Labor activists vowed to keep up their fight and plan to help drivers’ organizing and activist efforts.
“We’ll continue to support their actions for their demand for basic rights that are afforded to them under current law, reaffirmed to them on Friday,” said Alma Hernández, the executive director for Service Employees International Union California.

After 16 months of remote work in the pandemic, companies are eager to bring their workers back the office, but many have been hesitant to institute vaccine mandates. The Food and Drug Administration’s full approval of the Pfizer-BioNTech vaccine on Monday gave them an opportunity to move forward.
Several companies have announced vaccine mandates this week in an effort to protect their employees and visitors in the workplace:
Ford Motor will require its U.S. employees to be fully vaccinated for Covid-19 before any international business travel, the company said on Wednesday, while all other employees are “encouraged” to get vaccinated. The company also pushed its return-to-office date to January.
Deloitte said on Tuesday employees in its U.S. facilities have until Oct. 11 to receive the vaccine against Covid-19, seven weeks after the full approval of the vaccine by the F.D.A.
Goldman Sachs told employees on Tuesday that it would require anyone who entered the bank’s U.S. offices, including clients, to be fully vaccinated starting on Sept. 7. Unvaccinated employees must work from home, and fully vaccinated employees must undergo weekly coronavirus testing.
On Monday, Chevron said it was mandating vaccines for expats and employees who travel internationally, as well as for the offshore work force in the Gulf of Mexico and for some onshore support personnel.

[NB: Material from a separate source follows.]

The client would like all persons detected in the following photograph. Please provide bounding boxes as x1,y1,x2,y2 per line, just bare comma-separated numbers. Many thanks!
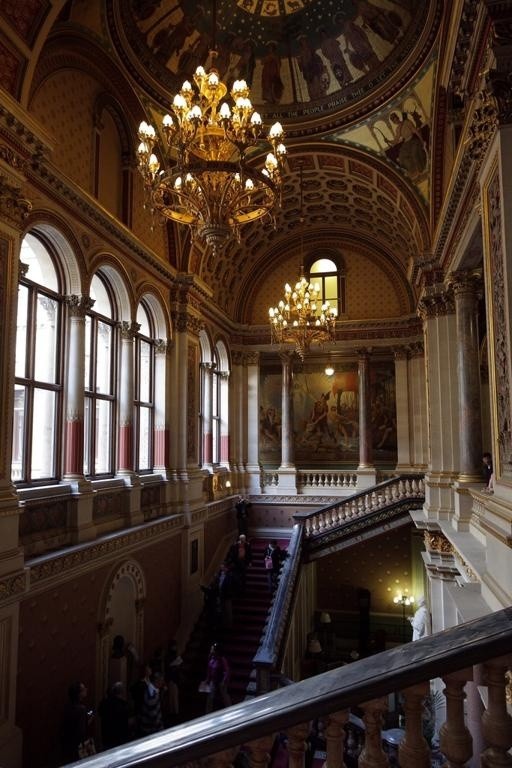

CVS Health said on Monday that its pharmacists have until Nov. 30 to be fully vaccinated, while others who interact with patients, and all corporate staff, have until Oct. 31.
Any company is within its legal rights to require employees get vaccinated, according to the U.S. Equal Employment Opportunity Commission.
U.S. stocks rose in midday trading on Wednesday after closing at record highs on Tuesday.
The S&P 500 and the Nasdaq composite rose 0.3 percent, while the Stoxx Europe 600 closed with little gains.
Oil prices rose, with West Texas Intermediate, the U.S. crude benchmark, ticking up 0.6 percent to $67.95 a barrel.
Dick’s Sporting Goods rose 16 percent after the retailer reported that sales grew by 21 percent in the three months ending in July, as more customers bought outdoor equipment and sporting wear.
Shares for AMC and GameStop fluctuated in midday trading on Wednesday after the meme stocks, bolstered by small investors earlier in the year, closed more than 20 percent the day before.
Investors are preparing for an annual gathering of economists and central bankers later this week. Jerome H. Powell, the Federal Reserve’s chair, will speak on Friday and may reveal details about how and when the bank plans to begin winding down its bond-buying program. The event, typically held in Wyoming, will again be held virtually this year.